### Exercise instructions
**a)** Answer these about the blog post on jays:
(i) About how old was the writer when they thought they had spotted a hoopoe?
(ii) How many formally recognised subspecies of the Eurasian jay are there currently?
(iii) In what nature reserve was a jay recently seen foraging?
**b)** Duplicate everything in the blog post on jays from "It's not a decent" down to "of eight groups.".

### Text excerpt
::::
Thursday, 11 April 2013

J is for jay



Yes, that sort of jay

I like jays, as in the bird. I’m not a twitcher (well, not in public), but my screenbreaks consist of dog walks. Spotting bird life is a highlight.

It's not a decent walk unless I see several species, preferably unusual.

Jays have real appeal, even if they are a bit flashy for the British palate. Or is that palette?

When I was about seven, I nearly had, if you’ll excuse the reference, a pink fit because I thought I’d spotted a hoopoe. About five gazillion Eye-Spy points that was worth. My grandfather kindly pointed out that it was a jay, but still rather special. (The British jays are in the 'brown' category. There are a handful of 'grey' jays and, of course, 'blue'.) 

The Eurasian jay species has a very large range that extends from western Europe to southeast Asia and into northwestern Africa. Currently, there are 33 formally recognised subspecies, which are recognisably distinct and are placed into one of eight groups.

Back in Blighty, I adore seeing that flash of dusky pink, low in the trees. Just the other day, one was foraging in a nature reserve called Parliament Piece in Kenilworth. I got to within 25 yards before it gave me a weary look and swooped off into an oak tree.
::::
### Data block

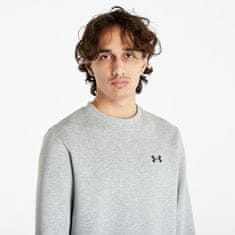 Under Armour Mikina Unstoppable Fleece Crewneckweatshirt Gray XL Šedá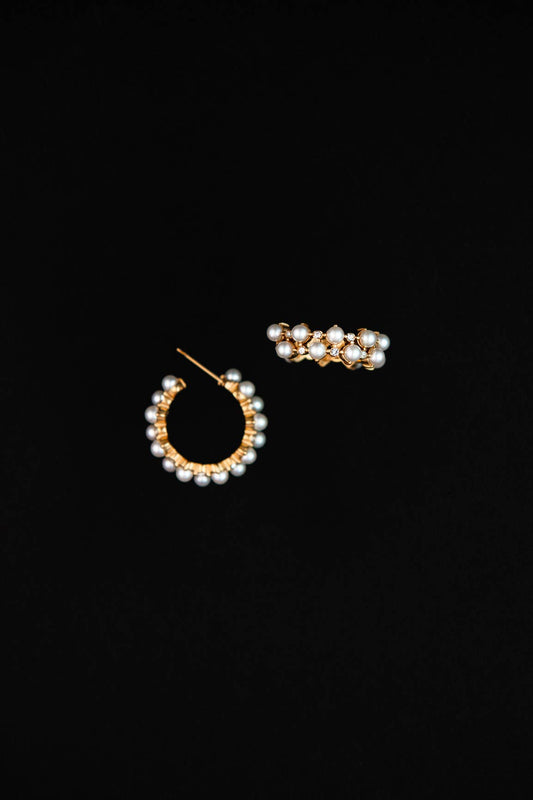 Landry Pearl Earrings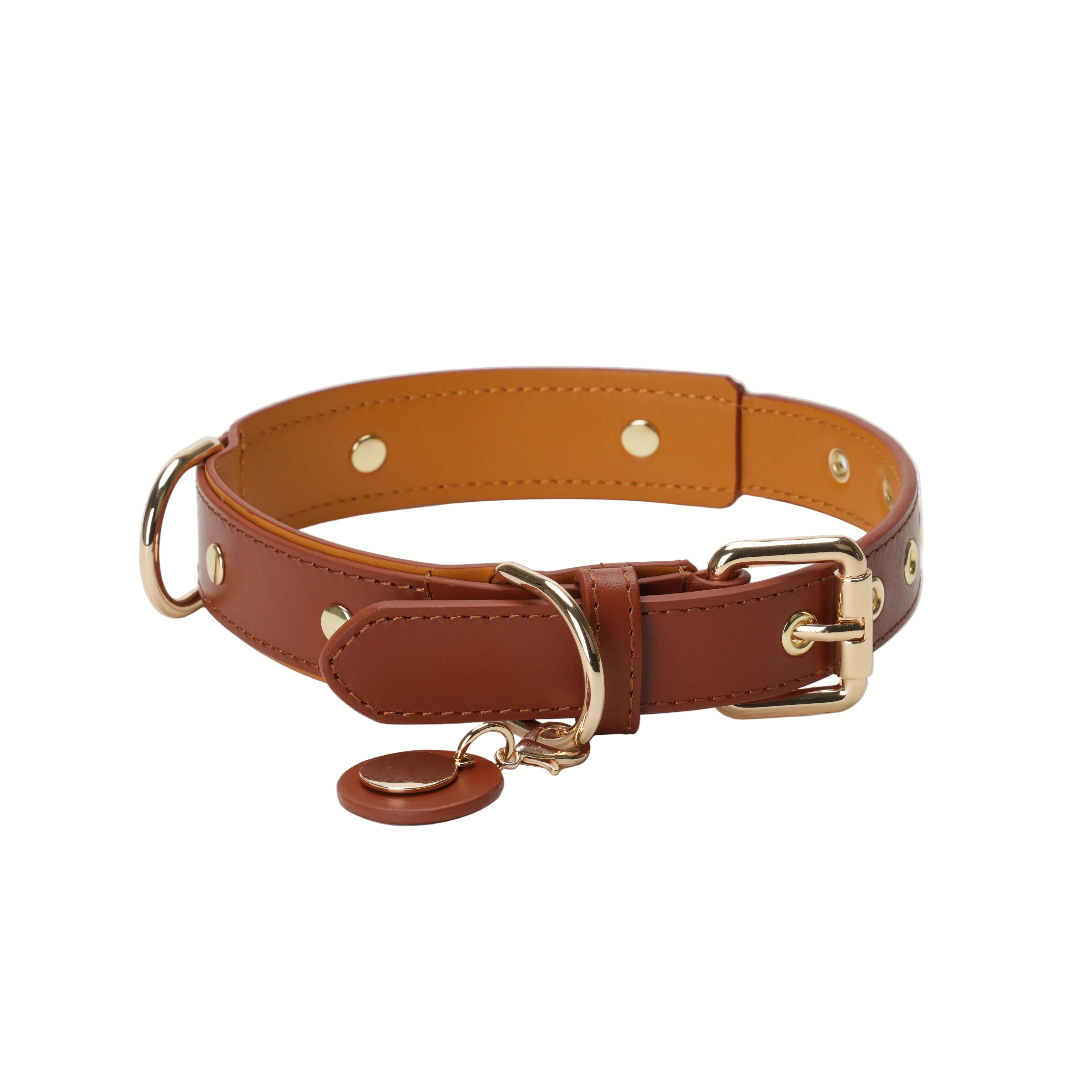 High Quality Adjustable Brown Genuine Leather - View 1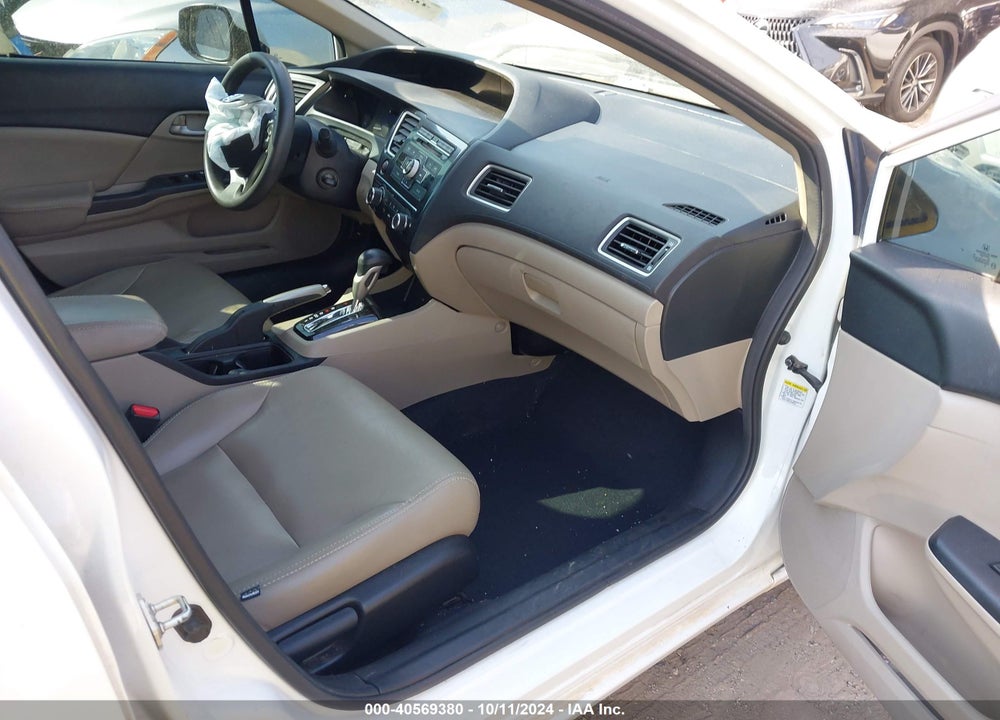 2013 HONDA CIVIC LX VIN: 19XFB2F58DE024921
::::
### Results by task
**a)**
(i) About seven.
(ii) 33.
(iii) Parliament Piece, in Kenilworth.

**b)**
It's not a decent walk unless I see several species, preferably unusual.

Jays have real appeal, even if they are a bit flashy for the British palate. Or is that palette?

When I was about seven, I nearly had, if you’ll excuse the reference, a pink fit because I thought I’d spotted a hoopoe. About five gazillion Eye-Spy points that was worth. My grandfather kindly pointed out that it was a jay, but still rather special. (The British jays are in the 'brown' category. There are a handful of 'grey' jays and, of course, 'blue'.) 

The Eurasian jay species has a very large range that extends from western Europe to southeast Asia and into northwestern Africa. Currently, there are 33 formally recognised subspecies, which are recognisably distinct and are placed into one of eight groups.